Tuesday, January 4, 2011

What does the Civil Rights, Women's Rights and Messianic Movement share in common?

What does the Civil Rights, Women's Rights and Messianic Movement share in common? More than you might think.

In each instance God was restoring eroded spiritual truths and in the process the vessels He used to do this were greatly opposed by the Church. The strongholds that held Christians captive from understanding God's will for equality of Blacks and Women, is the same type of stronghold that resists what God is doing in our day to restore salvation (Yeshua) to Israel.

In 1863 President Lincoln signed an executive order called the Emancipation Proclamation but it was not until the 1960's Civil Rights movement led by Martin Luther King, Jr. that real normalcy began to break on the scene.

It was 1848 that the first women's rights convention was held in the United States, and even though women won the right to vote in 1920, it would also be the 1960's before real gender equality began to normalize in the United States.

In 1897, Theodor Herzl called the first Zionist Congress in Basel, Switzerland, toward the goal of the reestablishment of a Jewish state of Israel. European Jews would still face an near genocide in the Holocaust of the 1940's but the state of Israel would be declared at the end of that war in 1948...with much warfare accompanying it. In 1967, during the American "Jesus Movement," the first leaders of what would become the Messianic Jewish movement were saved.

This morning I woke up thinking about how recognition of the Messianic Jewish portion of the Body of Christ must be a stronghold in those refuse, because for people of faith this should be a slam dunk - it is so obvious in Scripture.

I was reminded of how many Christians refused the concept of equality for Blacks or for Women, both should have been much easier for people of faith to lay hold of the justice of equality for both of these groups, but that was not the case. It makes me reconsider the root of Christian resistance against recognizing how God is doing a new thing in our day.

As obstinate as the South was to recognize their sin of making a race of people their slaves, is this any less obstinate of the refusal of such a great many across Christendom to recognize that God is doing a unique work among the Jewish people and the nation of Israel? Is the resistance to treating our Messianic Jewish brothers as equals in the Body any less than the obstinacy that denied women their place in the world?

In each of these major movements in history - which I have pondered many times over the last three decades - the Church was an integral part of the breakthrough and it was also a major log jam damming up the free flowing stream of God-given freedom.

(Records)

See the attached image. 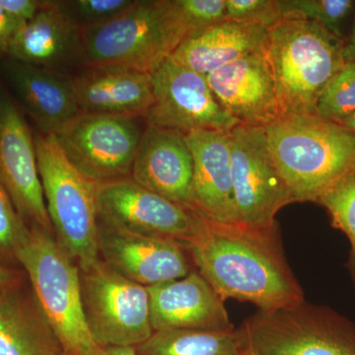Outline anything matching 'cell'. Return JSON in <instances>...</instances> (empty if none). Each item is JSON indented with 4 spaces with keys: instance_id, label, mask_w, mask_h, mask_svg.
I'll return each instance as SVG.
<instances>
[{
    "instance_id": "7",
    "label": "cell",
    "mask_w": 355,
    "mask_h": 355,
    "mask_svg": "<svg viewBox=\"0 0 355 355\" xmlns=\"http://www.w3.org/2000/svg\"><path fill=\"white\" fill-rule=\"evenodd\" d=\"M237 330L258 355H355V324L328 306L305 300L259 310Z\"/></svg>"
},
{
    "instance_id": "35",
    "label": "cell",
    "mask_w": 355,
    "mask_h": 355,
    "mask_svg": "<svg viewBox=\"0 0 355 355\" xmlns=\"http://www.w3.org/2000/svg\"><path fill=\"white\" fill-rule=\"evenodd\" d=\"M343 57H345V62L355 64V19L352 36H350L349 41L345 42Z\"/></svg>"
},
{
    "instance_id": "38",
    "label": "cell",
    "mask_w": 355,
    "mask_h": 355,
    "mask_svg": "<svg viewBox=\"0 0 355 355\" xmlns=\"http://www.w3.org/2000/svg\"><path fill=\"white\" fill-rule=\"evenodd\" d=\"M343 128H347V130H349L350 132L355 137V114L354 116H350L349 119H347V121H343L342 125Z\"/></svg>"
},
{
    "instance_id": "41",
    "label": "cell",
    "mask_w": 355,
    "mask_h": 355,
    "mask_svg": "<svg viewBox=\"0 0 355 355\" xmlns=\"http://www.w3.org/2000/svg\"><path fill=\"white\" fill-rule=\"evenodd\" d=\"M58 355H65V354H64V352H62V354H58Z\"/></svg>"
},
{
    "instance_id": "23",
    "label": "cell",
    "mask_w": 355,
    "mask_h": 355,
    "mask_svg": "<svg viewBox=\"0 0 355 355\" xmlns=\"http://www.w3.org/2000/svg\"><path fill=\"white\" fill-rule=\"evenodd\" d=\"M62 347L33 292L18 279L0 289V355H58Z\"/></svg>"
},
{
    "instance_id": "5",
    "label": "cell",
    "mask_w": 355,
    "mask_h": 355,
    "mask_svg": "<svg viewBox=\"0 0 355 355\" xmlns=\"http://www.w3.org/2000/svg\"><path fill=\"white\" fill-rule=\"evenodd\" d=\"M188 36L171 0H135L113 19L81 30V62L151 74Z\"/></svg>"
},
{
    "instance_id": "30",
    "label": "cell",
    "mask_w": 355,
    "mask_h": 355,
    "mask_svg": "<svg viewBox=\"0 0 355 355\" xmlns=\"http://www.w3.org/2000/svg\"><path fill=\"white\" fill-rule=\"evenodd\" d=\"M226 20L270 30L282 20L279 0H226Z\"/></svg>"
},
{
    "instance_id": "20",
    "label": "cell",
    "mask_w": 355,
    "mask_h": 355,
    "mask_svg": "<svg viewBox=\"0 0 355 355\" xmlns=\"http://www.w3.org/2000/svg\"><path fill=\"white\" fill-rule=\"evenodd\" d=\"M81 113L146 119L154 103L151 74L120 67H87L73 77Z\"/></svg>"
},
{
    "instance_id": "15",
    "label": "cell",
    "mask_w": 355,
    "mask_h": 355,
    "mask_svg": "<svg viewBox=\"0 0 355 355\" xmlns=\"http://www.w3.org/2000/svg\"><path fill=\"white\" fill-rule=\"evenodd\" d=\"M0 80L42 135H55L81 114L73 77L60 70L0 60Z\"/></svg>"
},
{
    "instance_id": "29",
    "label": "cell",
    "mask_w": 355,
    "mask_h": 355,
    "mask_svg": "<svg viewBox=\"0 0 355 355\" xmlns=\"http://www.w3.org/2000/svg\"><path fill=\"white\" fill-rule=\"evenodd\" d=\"M171 4L189 36L226 20V0H171Z\"/></svg>"
},
{
    "instance_id": "32",
    "label": "cell",
    "mask_w": 355,
    "mask_h": 355,
    "mask_svg": "<svg viewBox=\"0 0 355 355\" xmlns=\"http://www.w3.org/2000/svg\"><path fill=\"white\" fill-rule=\"evenodd\" d=\"M44 2L46 0H0V8L16 19L27 22L43 8Z\"/></svg>"
},
{
    "instance_id": "18",
    "label": "cell",
    "mask_w": 355,
    "mask_h": 355,
    "mask_svg": "<svg viewBox=\"0 0 355 355\" xmlns=\"http://www.w3.org/2000/svg\"><path fill=\"white\" fill-rule=\"evenodd\" d=\"M193 176V159L184 133L146 125L133 160L130 179L191 209Z\"/></svg>"
},
{
    "instance_id": "33",
    "label": "cell",
    "mask_w": 355,
    "mask_h": 355,
    "mask_svg": "<svg viewBox=\"0 0 355 355\" xmlns=\"http://www.w3.org/2000/svg\"><path fill=\"white\" fill-rule=\"evenodd\" d=\"M23 23V21L16 19L0 8V60L8 57L9 49L14 37Z\"/></svg>"
},
{
    "instance_id": "36",
    "label": "cell",
    "mask_w": 355,
    "mask_h": 355,
    "mask_svg": "<svg viewBox=\"0 0 355 355\" xmlns=\"http://www.w3.org/2000/svg\"><path fill=\"white\" fill-rule=\"evenodd\" d=\"M17 280L15 272L10 268L0 265V289Z\"/></svg>"
},
{
    "instance_id": "37",
    "label": "cell",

WHAT THIS EXERCISE ASKS >>
**1)** Copy the passage from the post on the Civil Rights, Women's Rights and Messianic movements, starting at "This morning I" and ending after "obvious in Scripture.".
**2)** Pick up the post on the Civil Rights, Women's Rights and Messianic movements after its last sentence and keep writing it.

SOLVED PROBLEMS >>
**1)**
This morning I woke up thinking about how recognition of the Messianic Jewish portion of the Body of Christ must be a stronghold in those refuse, because for people of faith this should be a slam dunk - it is so obvious in Scripture.

**2)**
In the first two movements, even though Christians held key roles at various times in pressing for equality, other ungodly forces were also pressing for equality.

In the abolition of slavery, Abraham Lincoln was forced to preside over the Civil War because the good Christians of the South could not discern from scriptures that God had created all men to bear His likeness. When God raised up Martin Luther King, Jr. to lead a non-violent Civil Rights movement, ungodly forces raised up Malcolm X.

In the Women's Suffrage movement, Elizabeth Cady Staton represented the ungodly forces seeking equality for women, while Lucretia Mott - who along with Staton called for the first women's right conference in 1848 - was a Quaker preacher. A sermon delivered by Lucretia Mott in 1849, show us the hypocrisy she was confronting in the Church regarding both slavery and women's rights:

"It is time that Christians were judged more by their likeness to Christ than their notions of Christ. Were this sentiment generally admitted we should not see such tenacious adherence to what men deem the opinions and doctrines of Christ while at the same time in every day practise is exhibited anything but a likeness to Christ....Instead of engaging in the exercise of peace, justice, and mercy, how many of the professors are arrayed against him in opposition to those great principles even as were his opposers in his day. Instead of being the bold nonconformist (if I may so speak) that he was, they are adhering to old church usages, and worn-out forms and exhibiting little of a Christ like disposition and character. " *1


Today, I am convinced that the acceptance of God's active return to restore Israel to salvation and the Messianic Jewish movement He is using to facilitate that is no less a major crisis of Christian conscience that was the long and hard fight for racial and gender equality in America.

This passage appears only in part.